You are viewing a plain text version of this content. The canonical link for it is here.
Posted to user@manifoldcf.apache.org by Erlend Garåsen <e....@usit.uio.no> on 2012/06/27 13:27:31 UTC

Exporting crawler configuration easier?

We have all configuration files for our search project stored in SVN, 
even our MCF crawler configuration. Each time we change our MCF 
settings, i.e. add something to the seed list, we usually export the 
configuration and commit that change to SVN.

This can be a time-consuming process since we have to unzip the 
generated export file in order to edit the files within it. We need to 
edit the output file which includes the password to our Solr server.
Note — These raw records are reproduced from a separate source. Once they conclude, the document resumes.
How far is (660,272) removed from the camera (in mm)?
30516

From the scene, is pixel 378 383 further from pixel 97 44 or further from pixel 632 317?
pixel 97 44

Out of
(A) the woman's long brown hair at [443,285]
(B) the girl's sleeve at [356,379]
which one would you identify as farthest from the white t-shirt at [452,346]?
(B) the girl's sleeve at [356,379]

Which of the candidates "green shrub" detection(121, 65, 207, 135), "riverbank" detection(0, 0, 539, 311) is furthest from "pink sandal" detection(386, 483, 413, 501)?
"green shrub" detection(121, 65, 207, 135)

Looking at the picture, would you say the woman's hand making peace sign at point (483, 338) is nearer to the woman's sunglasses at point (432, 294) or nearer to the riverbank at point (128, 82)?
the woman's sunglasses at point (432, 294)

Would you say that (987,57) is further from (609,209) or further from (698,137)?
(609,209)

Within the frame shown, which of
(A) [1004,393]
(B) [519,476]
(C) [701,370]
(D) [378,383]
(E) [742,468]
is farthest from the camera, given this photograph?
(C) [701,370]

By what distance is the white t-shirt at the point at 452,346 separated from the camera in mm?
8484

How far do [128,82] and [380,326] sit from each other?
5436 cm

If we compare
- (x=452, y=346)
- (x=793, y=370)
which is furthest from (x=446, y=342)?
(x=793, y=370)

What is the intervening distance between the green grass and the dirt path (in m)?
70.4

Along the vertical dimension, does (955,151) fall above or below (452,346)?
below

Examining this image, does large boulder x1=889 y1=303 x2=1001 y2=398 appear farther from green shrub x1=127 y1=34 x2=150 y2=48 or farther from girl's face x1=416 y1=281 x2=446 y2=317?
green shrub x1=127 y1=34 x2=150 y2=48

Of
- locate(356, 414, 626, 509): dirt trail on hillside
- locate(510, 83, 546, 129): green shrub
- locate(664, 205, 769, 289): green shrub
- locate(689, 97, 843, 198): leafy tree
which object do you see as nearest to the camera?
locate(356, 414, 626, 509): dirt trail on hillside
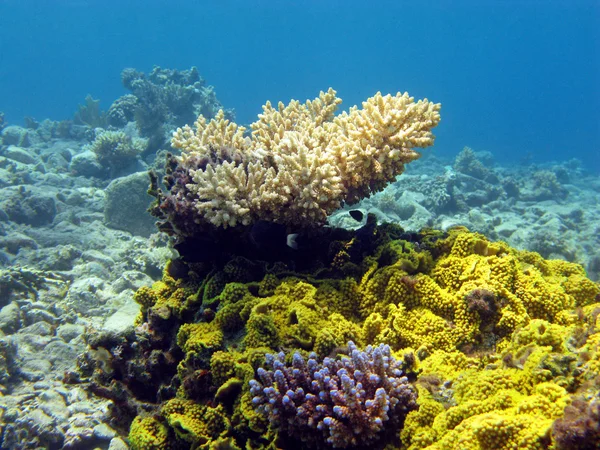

Then we must zip all these files in order to create a similar export 
file. The order of the files are very important. You cannot just create 
a zip file right away without being aware of the order of the included 
files. Otherwise, MCF will complain when you are trying to import that 
file later.

Any suggestions for a smoother way to have a version-controlled 
configuration? Perhaps I should create a script which does all the steps 
mentioned above? As far as I know, it's not possible to edit the files 
directly inside a zip file from a terminal on UNIX.

Thanks,
Erlend

-- 
Erlend Garåsen
Center for Information Technology Services
University of Oslo
P.O. Box 1086 Blindern, N-0317 OSLO, Norway
Ph: (+47) 22840193, Fax: (+47) 22852970, Mobile: (+47) 91380968, VIP: 31050


Re: Exporting crawler configuration easier?

Posted by Erlend Garåsen <e....@usit.uio.no>.
On 27.06.12 13.33, Karl Wright wrote:
> The fact that the export is a zip is not supposed to be used to
> actually edit the stored information.
>
> It sounds like the reason that you want to edit it is to remove the
> passwords from the file.  Perhaps we should look at it from that point
> of view and allow an export option that does not include any passwords
> or something?

I agree, but I think it will be a little bit complicated to add that 
functionality for reasons we can discuss further on the dev list.

Erlend
-- 
Erlend Garåsen
Center for Information Technology Services
University of Oslo
P.O. Box 1086 Blindern, N-0317 OSLO, Norway
Ph: (+47) 22840193, Fax: (+47) 22852970, Mobile: (+47) 91380968, VIP: 31050



Re: Exporting crawler configuration easier?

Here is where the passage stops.